5) Mrs. God on Feeding the 5000 (Matthew 14:13-21): "We have some friends over and you forget to order food? Are you kidding me? Why do I have to do everything? Why is it my responsibility to take care of all the details? And what are we going to drink? I don't think that water is going to magically turn into wine."

6) Mrs. God on the Apostles: "I don't mind your friends coming to visit. I really don't. But when are they going to leave? Why is Peter always listening to the Counting Crows? And I know you really don't like Judas, but he's my sister's husband and it's important to me that you both get along."
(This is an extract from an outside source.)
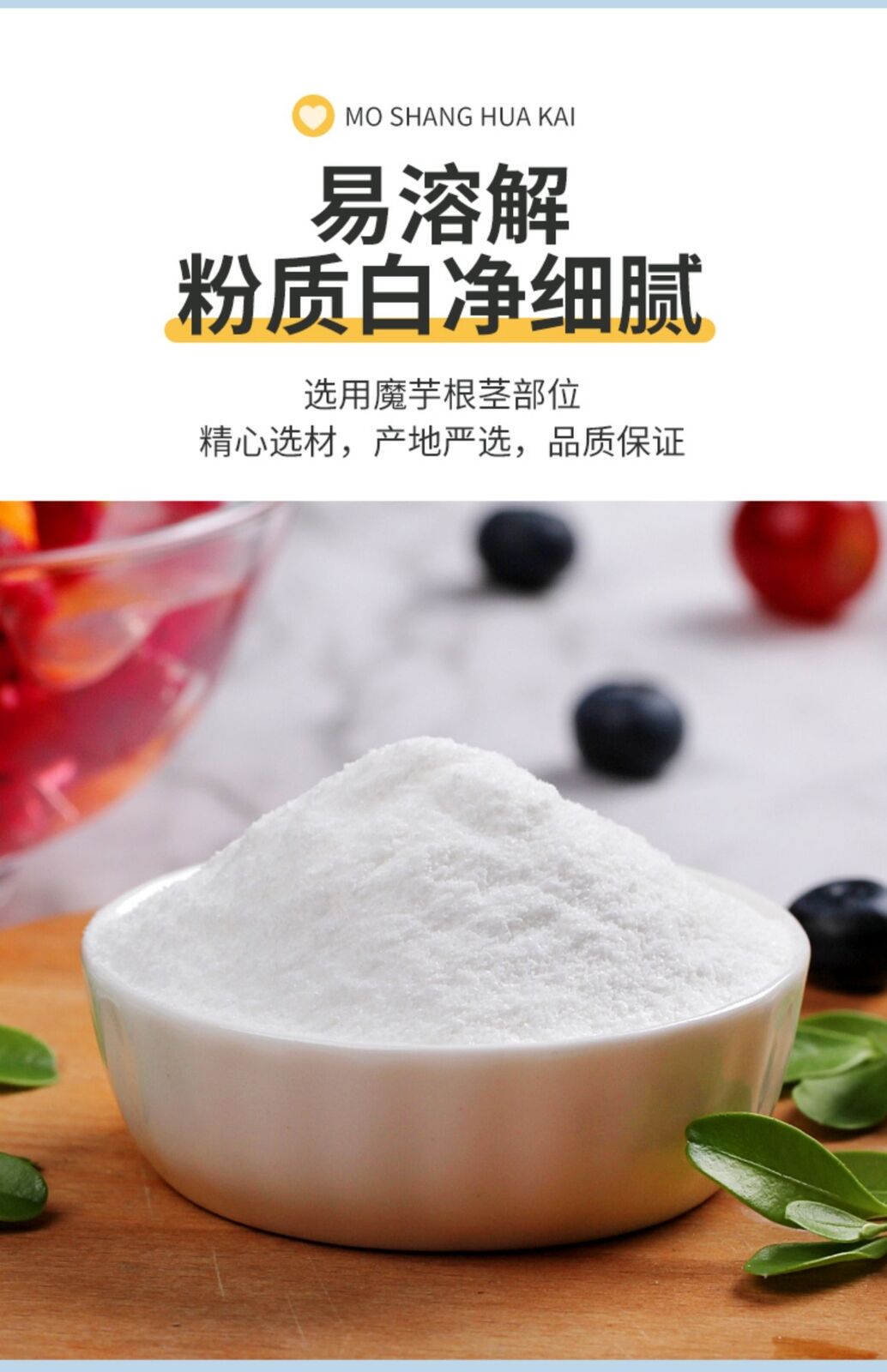 White Jelly Powder for Children's Jelly for Home Use To Make Jelly Authentic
6) Mrs. God on Job (Book of Job): "When I told you to get a J.O.B., I was referring to work."

7) Mrs. God on Moses Wandering for 40 years (Exodus): "The two of you just couldn't stop for a minute and ask for directions, could you?"

8) Mrs. God on the Burning Bush (Exodus 3:1-5): "GOD!! I know you were sneaking a smoke outside again. Don't even try to hide it from me this time."

9) Mrs. God on the 10 Commandments (Exodus 20): "Your name is God after all and I was pointing out a blockage in the river. I don't think you needed a commandment for that."

10) Mrs. God on Joseph and the Coat (Gen. 37-50): "The poor boy already gets teased because of his love of music theater and Judy Garland and you had to get him that for his birthday?"